Duplication of the Plasmepsin 2/3 gene can lead to resistance to piperaquine, a partner drug used in artemisinin-based combination therapies (ACTs).

We will showcase two samples from Pf8 where we observed a duplication event. In addition to the red reads (insertions) with orientations right versus left, there are numerous left versus right reads indicating an insertion into the genome, marked in green at the genomic location of 298-299 kb.

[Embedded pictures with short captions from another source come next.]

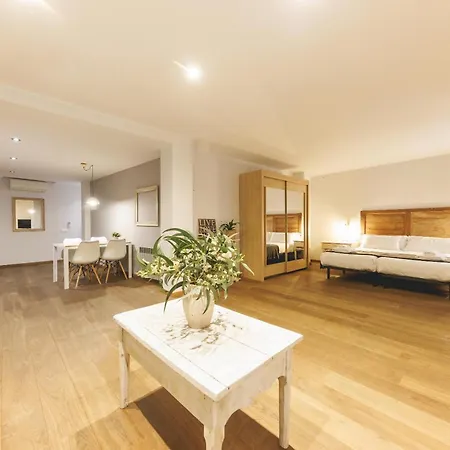 Appartement Bravissimo Força 17, Barri Vell *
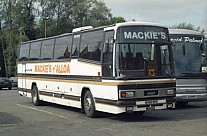 B496MFS (SL8207) Mackies,Alloa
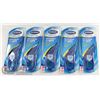 Image 1 : LOT OF 5 DR. SCHOLL'S WOMEN'S MASSAGING GEL INSOLES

Also note that the coverage of Plasmepsin 2/3 gene (3892) is 2-5 times more than the neighbour genes.

sample_viewer('PG0607-C', 14, 295000, 302000)
Visualizing chromosome 14 for genomic locus: Pf3D7_14_v3:295,000-302,000
<igv_notebook.browser.Browser at 0x7b8780599e70>

Let’s look at the duplication at the second sample in genomic locus close to 299kb.

sample_viewer('PG0609-C', 14, 293000, 300000)
Visualizing chromosome 14 for genomic locus: Pf3D7_14_v3:293,000-300,000
<igv_notebook.browser.Browser at 0x7b8780599ea0>

Along with these insertions, we can also see from the plots that there are breakpoints close to MDR1. A breakpoint represents a genomic position where structural variation occurs, such as a duplication. We will zoom into sample 1 and sample 2 to note the starting position of the breakpoint.

The breakpoint in the first sample starts around 297,350bp.

sample_viewer('PG0607-C', 14, 297200, 299000)
Visualizing chromosome 14 for genomic locus: Pf3D7_14_v3:297,200-299,000
<igv_notebook.browser.Browser at 0x7b8780599d50>

The breakpoint in the second sample starts around 297,300bp, 60 base pairs behind from the first sample.

sample_viewer('PG0609-C', 14, 297200, 299000)
Visualizing chromosome 14 for genomic locus: Pf3D7_14_v3:297,200-299,000
<igv_notebook.browser.Browser at 0x7b878059a290>

CRT 72-76 Haplotype

In the last example, we will look at a CRT 72-76 haplotype, which is a genetic marker associated with resistance to chloroquine, an antimalarial drug. The haplotype is a combination of amino acid residues at positions 72 to 76 in the P. falciparum chloroquine-resistance transporter (pfcrt) gene.

In the IGV plot genomic locations 403,620-403,625 bp, we can see while some reads don’t have any SNP, other reads have the following 4 SNPs: 403620 G>T, 403621 A>G, 403624 T>A, 403625 A>C. These four SNPs indicates a variation from the reference genome (3D7) and makes the CVIET haplotype.

sample_viewer('FP0025-C', 7, 403600, 403650)
Visualizing chromosome 7 for genomic locus: Pf3D7_07_v3:403,600-403,650
<igv_notebook.browser.Browser at 0x7b8780599900>

Conclusion

In summary, you can visualise genomic variation in any Pf8 sample, by simply specifying sample ID, gene, and locus information to the sample_viewer function in this notebook.